What’s Fueling the Bay Area’s Street Addiction Crisis?

Leighton Woodhouse discusses open-air drug markets and booming retail theft industry.
What’s Fueling the Bay Area’s Street Addiction Crisis?
Leighton Woodhouse, a freelance journalist, documentary filmmaker, and co-founder of Public, in Oakland, California on Oct. 31, 2023. (Tal Atzmon/The Epoch Times)
Jeff Minick
In a recent episode of “American Thought Leaders,” host Jan Jekielek talks with Leighton Woodhouse, an investigative journalist, documentary filmmaker, and native of Berkeley, California. Mr. Woodhouse has been documenting the “street addiction crisis” engulfing the Bay Area and the political culture and policies fueling it. He is also the co-founder of the “Public” publication on Substack with Michael Shellenberger and a key investigator of the Twitter Files.
Jan Jekielek: The ideology emanating from Berkeley and from San Francisco is that all drugs should be legal.
Leighton Woodhouse: People tend to think of the Bay Area as very progressive, maybe even radically Left-wing, and that’s true. That misses a big element of the politics here, because it’s also a libertarian culture.

This Left-wing libertarianism accounts for the fact that we allow open-air drug dealing without criminal enforcement. We allow people severely addicted to drugs to go untreated and just camp out on the streets. We simply have stopped prosecuting crimes in Oakland. You just can’t govern a society that way.

Mr. Jekielek: Give us a picture of how things exist now in the Bay Area, maybe starting with Oakland.
Mr. Woodhouse: I don’t like to use the term homelessness because that implies that people don’t have a home. A lot of the people living on the streets in San Francisco and Oakland have loved ones who have doors open for them.

The reason people are sleeping on the streets is because if they relocate to some place that’s not five minutes from a drug dealer, when the drug lets off and they start getting dope sick, they get to the point that they want to die. They need to be within walking distance of somebody who can resupply them to take that sickness away. It’s a street addiction crisis. It’s not a homelessness crisis.

Mr. Jekielek: What are the laws creating this general environment? How bad is the situation?
Mr. Woodhouse: It’s bad. Proposition 47 was actually passed by voters in 2014. It sounded great on paper. It said, “Mass incarceration is a big problem. Why are we prosecuting these petty thefts?”

The unintended consequence of Proposition 47 is that now shoplifting is effectively legal and is an industry. If you’re a drug addict in San Francisco, you need to raise 50 bucks, maybe 70 bucks a day to support your habit. You get that money from petty crimes.

There are layers to this industry. There are fences who operate in San Francisco who put out text messages to all the shoplifters, called boosters, who are drug addicts. They say, “I’m in the market for cough medicine and laundry detergent and frozen steaks.” People get the message, and then they go and boost those specific products. They steal what they need for their next fix and sell it to a fence. The fence usually sells it to a higher-level fence, and then there’s a higher-level fence above him.

At the top level, there are wholesale fences that are running this multi-million-dollar industry. Proposition 47 has enabled that entire organized retail theft industry to thrive.

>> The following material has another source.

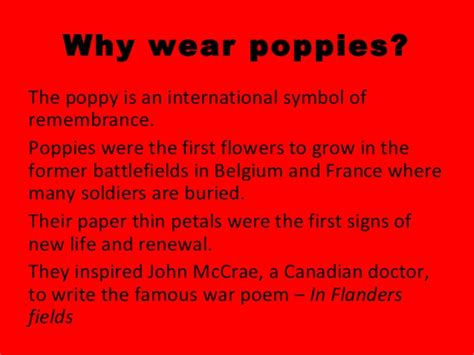 top 28 why is the poppy a symbol of remembrance day student voice does the poppy still have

Mr. Jekielek: We have this bizarre retail theft industry. Drug dealing is legal, basically. What else is there?
Mr. Woodhouse: San Francisco is much more about organized crime, both cartel-backed drug dealing and the retail theft industry, which is driven by the addicts who are supplied by those cartel drug dealers.

Oakland is mostly self-organized crews of thieves who just drive around doing crimes: car break-ins, armed car-jackings, and home invasions. This district attorney, Pamela Price, essentially doesn’t believe in prosecuting criminals. She does everything she can to reduce the sentence.

Mr. Jekielek: If this is left unchecked, you’re talking about full-on anarchy.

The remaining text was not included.